Having such a low and forward center of gravity (CG), the TaylorMade SLDR will perform better if you add some loft. If you normally play a 9.5 degree driver, try the SLDR with 10.5 degrees. The forward CG lowers ball spin to the point that too little loft will leave you unable to carry the ball very far. I had the 10.5 lofted TaylorMade SLDR TP, which is the “tour” model with an upgraded shaft. I usually play 7.5 (Cleveland Classic) to 8.5 (Adams Super LS) degrees of loft, so going to the 10.5 head was a big change. Naturally I launched the ball very high with the SLDR driver. Since I was basically comparing apples and oranges, I didn’t notice a gain or loss in distance with the SLDR driver. The SLDR driver carried a bit further than the Cleveland Classic and Adams Super LS, but because the conditions are usually soft and wet in my area I wasn’t able to see how much roll I would get. It seems that every year my swing speed goes down, but I don’t lose distance. Advancements in club and ball technology are the main reasons for that. In practical terms, distance depends largely on one’s golf swing and playing conditions. It is too hard for me to judge if this driver is really longer than my “gamers” in real world testing. One thing is for certain, this driver is as hot as any current driver, so if you have a club that is a year or two old, you will most certainly see a gain in distance with the TaylorMade SLDR driver if properly fitted.
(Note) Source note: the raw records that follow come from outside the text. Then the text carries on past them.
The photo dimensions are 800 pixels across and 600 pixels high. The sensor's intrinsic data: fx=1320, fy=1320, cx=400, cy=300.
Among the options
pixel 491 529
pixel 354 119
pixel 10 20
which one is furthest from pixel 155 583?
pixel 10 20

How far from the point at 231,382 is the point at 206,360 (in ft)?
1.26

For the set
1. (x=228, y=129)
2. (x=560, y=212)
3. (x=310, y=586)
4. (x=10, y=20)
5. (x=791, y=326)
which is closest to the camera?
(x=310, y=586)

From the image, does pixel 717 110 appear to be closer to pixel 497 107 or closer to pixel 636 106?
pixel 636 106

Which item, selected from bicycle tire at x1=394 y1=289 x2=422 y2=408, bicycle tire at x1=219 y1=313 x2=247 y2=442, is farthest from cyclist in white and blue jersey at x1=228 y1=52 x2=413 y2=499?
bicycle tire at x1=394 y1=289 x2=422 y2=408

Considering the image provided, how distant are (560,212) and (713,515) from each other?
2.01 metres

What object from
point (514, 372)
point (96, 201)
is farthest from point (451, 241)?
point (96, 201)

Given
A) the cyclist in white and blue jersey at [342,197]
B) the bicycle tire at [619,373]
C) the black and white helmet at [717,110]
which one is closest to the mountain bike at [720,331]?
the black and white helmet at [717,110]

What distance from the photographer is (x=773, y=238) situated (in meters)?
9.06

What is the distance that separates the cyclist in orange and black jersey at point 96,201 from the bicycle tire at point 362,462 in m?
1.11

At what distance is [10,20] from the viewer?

I generally don’t mess with adjustable drivers much, because I like to work the ball both ways off the tee and prefer a neutral setup that allows me to shape shots without too much extra effort. The SLDR driver’s sliding weight allows a person to dial in up to 30 yards of side to side ball flight, according to TaylorMade. Out of the box I found the TaylorMade SLDR wanted to draw the ball, so I set it a few clicks towards to toe and found a setting that worked pretty well. Had the shaft been a little stiffer I think the default setting may have worked. Either way, this adjustment is simpler and easier to adjust than the removable weights and confusing sole plate of the R1 driver, and a welcome change.
Is the era of the white drivers over? I’m not sure, but for the moment it is on hiatus for the TaylorMade SLDR driver. This one is painted a nice charcoal-gray color, which is more traditional and looks great. The chrome accent at the rear of the crown and busy graphics let you know this is still a TaylorMade driver, however. The busy design on the sole is classic TaylorMade, as the MWT (moveable weight technology) has evolved to become a single weight sliding along a track for adjustments in draw or fade bias. The adjustable hosel is still there to allow the golfer to adjust dynamic loft by opening or closing the club face. Compared to some of the more recent offerings, the TaylorMade SLDR is a pretty good looking club.
The SLDR driver is a solid, low spinning club that strikes a decent balance between new technology and classic looks. If properly fit, I’m confident that most golfers will see an increase in distance, but depending on what kind of driver you are upgrading from, that gain may be negligible in the real world. To get the most out of this driver, I highly recommend adding loft. Even the 10.5 that I was hitting wasn’t producing a ball flight that was too high for me. Everyone differs of course, so go out and hit one and see for yourself. If you are looking for a good upgrade from a driver that is a few years old, the TaylorMade SLDR is a worthy choice.